Could you transcribe every record below exactly as written, leaving out any pictures?
-- begin Dataset records --
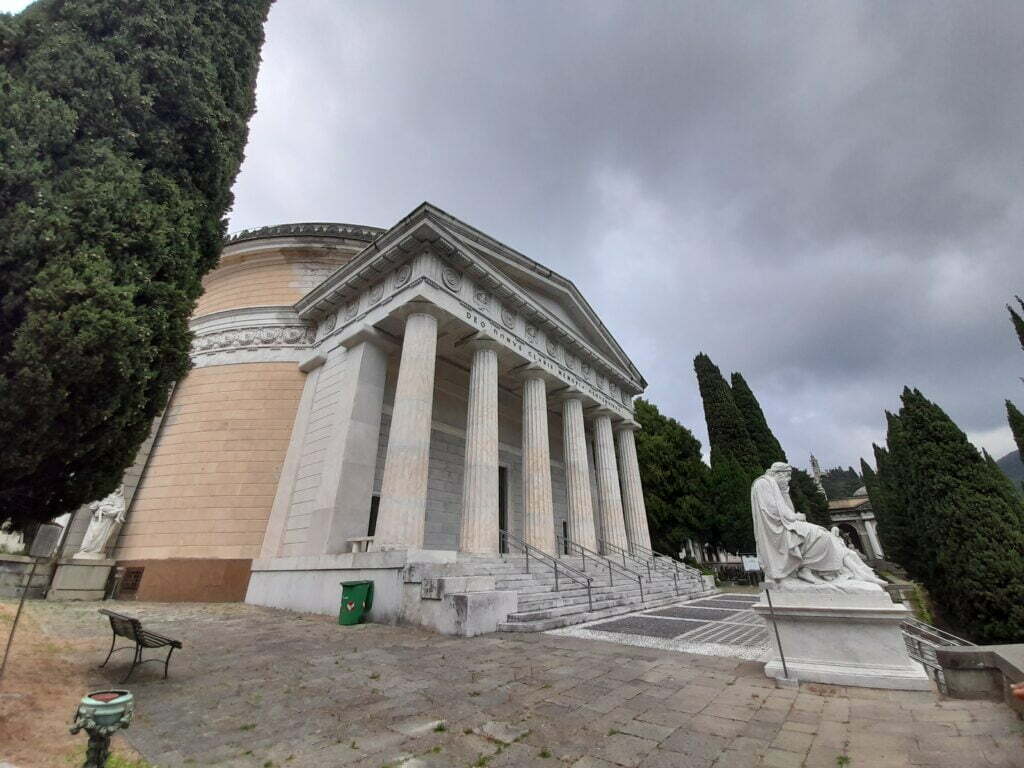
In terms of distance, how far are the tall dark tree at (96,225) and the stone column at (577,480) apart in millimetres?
11371

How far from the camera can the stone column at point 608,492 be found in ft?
50.1

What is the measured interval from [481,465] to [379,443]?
4.19m

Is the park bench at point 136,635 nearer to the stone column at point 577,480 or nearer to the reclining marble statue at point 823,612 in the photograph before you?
the reclining marble statue at point 823,612

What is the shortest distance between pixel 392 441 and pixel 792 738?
8.59 meters

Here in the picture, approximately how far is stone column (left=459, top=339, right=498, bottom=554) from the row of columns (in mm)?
23

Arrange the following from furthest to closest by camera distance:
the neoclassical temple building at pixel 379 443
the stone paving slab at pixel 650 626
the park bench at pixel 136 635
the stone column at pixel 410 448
A: 1. the neoclassical temple building at pixel 379 443
2. the stone column at pixel 410 448
3. the stone paving slab at pixel 650 626
4. the park bench at pixel 136 635

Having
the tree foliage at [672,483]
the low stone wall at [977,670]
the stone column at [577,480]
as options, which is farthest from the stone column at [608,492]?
the low stone wall at [977,670]

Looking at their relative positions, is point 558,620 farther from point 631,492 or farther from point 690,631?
point 631,492

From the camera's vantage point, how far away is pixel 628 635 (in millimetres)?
6770

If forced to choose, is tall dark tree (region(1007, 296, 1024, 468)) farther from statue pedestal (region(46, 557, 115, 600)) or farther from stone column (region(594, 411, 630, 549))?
statue pedestal (region(46, 557, 115, 600))

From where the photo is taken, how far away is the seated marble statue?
4.40 meters

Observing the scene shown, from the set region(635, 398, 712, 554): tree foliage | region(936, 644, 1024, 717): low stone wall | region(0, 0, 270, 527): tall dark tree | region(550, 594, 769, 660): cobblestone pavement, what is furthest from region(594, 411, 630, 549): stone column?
region(0, 0, 270, 527): tall dark tree

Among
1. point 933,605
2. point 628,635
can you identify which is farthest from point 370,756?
point 933,605

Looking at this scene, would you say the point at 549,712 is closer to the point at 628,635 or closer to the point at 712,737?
the point at 712,737
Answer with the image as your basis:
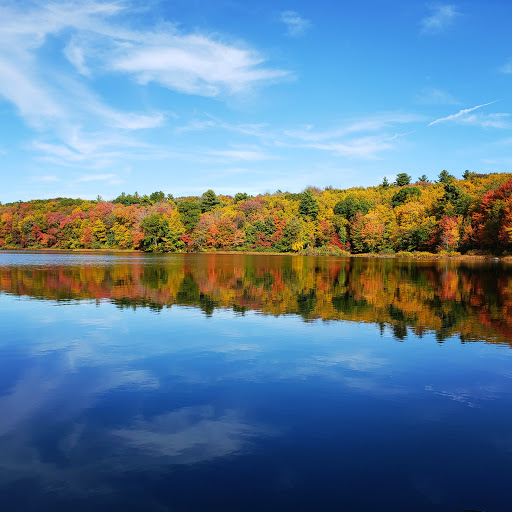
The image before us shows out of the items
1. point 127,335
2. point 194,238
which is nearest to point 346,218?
point 194,238

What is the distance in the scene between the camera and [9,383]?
859cm

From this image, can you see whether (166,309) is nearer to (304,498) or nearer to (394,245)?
(304,498)

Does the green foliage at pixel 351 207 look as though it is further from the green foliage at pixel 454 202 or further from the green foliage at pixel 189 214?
the green foliage at pixel 189 214

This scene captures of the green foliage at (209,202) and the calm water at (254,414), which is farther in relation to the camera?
the green foliage at (209,202)

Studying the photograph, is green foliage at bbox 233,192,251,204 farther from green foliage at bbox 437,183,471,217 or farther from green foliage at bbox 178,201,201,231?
green foliage at bbox 437,183,471,217

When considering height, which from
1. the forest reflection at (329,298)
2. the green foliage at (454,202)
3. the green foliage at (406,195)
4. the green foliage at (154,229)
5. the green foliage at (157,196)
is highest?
the green foliage at (157,196)

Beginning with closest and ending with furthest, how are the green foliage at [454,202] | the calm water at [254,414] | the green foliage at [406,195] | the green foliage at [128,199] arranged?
1. the calm water at [254,414]
2. the green foliage at [454,202]
3. the green foliage at [406,195]
4. the green foliage at [128,199]

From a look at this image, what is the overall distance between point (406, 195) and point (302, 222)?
922 inches

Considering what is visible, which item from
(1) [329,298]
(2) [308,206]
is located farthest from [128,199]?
(1) [329,298]

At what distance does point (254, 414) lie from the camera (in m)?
7.23

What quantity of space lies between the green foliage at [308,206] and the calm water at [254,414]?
90693mm

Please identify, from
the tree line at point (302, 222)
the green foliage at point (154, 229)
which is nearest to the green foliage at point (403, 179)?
the tree line at point (302, 222)

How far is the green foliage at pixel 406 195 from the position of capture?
9671 centimetres

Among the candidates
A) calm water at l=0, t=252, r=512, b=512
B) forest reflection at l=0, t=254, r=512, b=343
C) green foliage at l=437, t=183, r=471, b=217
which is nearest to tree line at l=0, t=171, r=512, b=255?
green foliage at l=437, t=183, r=471, b=217
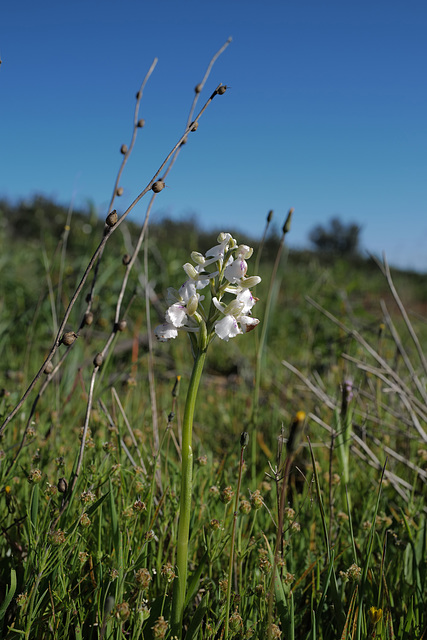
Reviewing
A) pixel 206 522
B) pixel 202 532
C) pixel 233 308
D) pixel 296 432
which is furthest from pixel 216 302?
pixel 206 522

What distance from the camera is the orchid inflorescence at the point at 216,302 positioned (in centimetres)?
97

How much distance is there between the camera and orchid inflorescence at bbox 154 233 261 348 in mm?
972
-- end Dataset records --
*Answer to the exercise:*
In terms of distance, how far are the tall dark tree at (96,225) and the stone column at (577,480) apart in millimetres?
11371

How far from the camera can the stone column at point 608,492 be found in ft?
50.1

What is the measured interval from [481,465] to [379,443]?
4.19m

Is the park bench at point 136,635 nearer to the stone column at point 577,480 or nearer to the reclining marble statue at point 823,612 in the photograph before you?
the reclining marble statue at point 823,612

What is the shortest distance between pixel 392 441 and pixel 792 738?
8.59 meters

Here in the picture, approximately how far is stone column (left=459, top=339, right=498, bottom=554) from the row of columns (in mm)?
23

Arrange the following from furthest to closest by camera distance:
the neoclassical temple building at pixel 379 443
the stone paving slab at pixel 650 626
the park bench at pixel 136 635
the stone column at pixel 410 448
A: 1. the neoclassical temple building at pixel 379 443
2. the stone column at pixel 410 448
3. the stone paving slab at pixel 650 626
4. the park bench at pixel 136 635

Having
the tree foliage at [672,483]
the low stone wall at [977,670]
the stone column at [577,480]
as options, which is farthest from the stone column at [608,492]?
the low stone wall at [977,670]

Looking at their relative positions, is point 558,620 farther from point 631,492 or farther from point 690,631?
point 631,492

From the camera's vantage point, how far away is pixel 628 635 (in millimetres)?
6770

If forced to choose, is tall dark tree (region(1007, 296, 1024, 468)) farther from statue pedestal (region(46, 557, 115, 600)) or farther from stone column (region(594, 411, 630, 549))?
statue pedestal (region(46, 557, 115, 600))

From where the photo is taken, how far away is the seated marble statue?
4.40 meters

Observing the scene shown, from the set region(635, 398, 712, 554): tree foliage | region(936, 644, 1024, 717): low stone wall | region(0, 0, 270, 527): tall dark tree | region(550, 594, 769, 660): cobblestone pavement, what is furthest from region(594, 411, 630, 549): stone column?
region(0, 0, 270, 527): tall dark tree

Among
1. point 933,605
2. point 628,635
can you identify which is farthest from point 370,756?
point 933,605

Looking at this scene, would you say the point at 549,712 is closer to the point at 628,635 or closer to the point at 712,737?
the point at 712,737
Answer with the image as your basis:
The image before us shows out of the items
1. point 127,335
2. point 194,238
which is nearest to point 346,218?
point 194,238

What is the distance in the scene between the camera and [9,383]?
859cm

From this image, can you see whether (166,309) is nearer to (304,498) or nearer to (394,245)?
(304,498)

Does the green foliage at pixel 351 207 look as though it is further from the green foliage at pixel 454 202 or further from the green foliage at pixel 189 214?
the green foliage at pixel 189 214

This scene captures of the green foliage at (209,202) and the calm water at (254,414), which is farther in relation to the camera?
the green foliage at (209,202)

Studying the photograph, is green foliage at bbox 233,192,251,204 farther from green foliage at bbox 437,183,471,217 or farther from green foliage at bbox 178,201,201,231?
green foliage at bbox 437,183,471,217

When considering height, which from
1. the forest reflection at (329,298)
2. the green foliage at (454,202)
3. the green foliage at (406,195)
4. the green foliage at (154,229)
5. the green foliage at (157,196)
is highest?
the green foliage at (157,196)

Beginning with closest and ending with furthest, how are the green foliage at [454,202] | the calm water at [254,414] | the green foliage at [406,195] | the green foliage at [128,199] arranged?
1. the calm water at [254,414]
2. the green foliage at [454,202]
3. the green foliage at [406,195]
4. the green foliage at [128,199]

From a look at this image, what is the overall distance between point (406, 195) and point (302, 222)?
922 inches

Considering what is visible, which item from
(1) [329,298]
(2) [308,206]
is located farthest from [128,199]?
(1) [329,298]

At what distance does point (254, 414) lie from the camera (in m)?
7.23

What quantity of space lies between the green foliage at [308,206] and the calm water at [254,414]?
90693mm

Please identify, from
the tree line at point (302, 222)
the green foliage at point (154, 229)
which is nearest to the green foliage at point (403, 179)?
the tree line at point (302, 222)

How far is the green foliage at pixel 406 195 from the position of capture?
9671 centimetres

Among the candidates
A) calm water at l=0, t=252, r=512, b=512
B) forest reflection at l=0, t=254, r=512, b=343
C) green foliage at l=437, t=183, r=471, b=217
which is nearest to tree line at l=0, t=171, r=512, b=255?
green foliage at l=437, t=183, r=471, b=217
Reviewing
A) pixel 206 522
B) pixel 202 532
C) pixel 233 308
D) pixel 296 432
which is furthest from pixel 216 302?
pixel 206 522

What distance from the camera is the orchid inflorescence at the point at 216,302 positioned (in centimetres)?
97

How much distance is there between the camera and orchid inflorescence at bbox 154 233 261 348 in mm?
972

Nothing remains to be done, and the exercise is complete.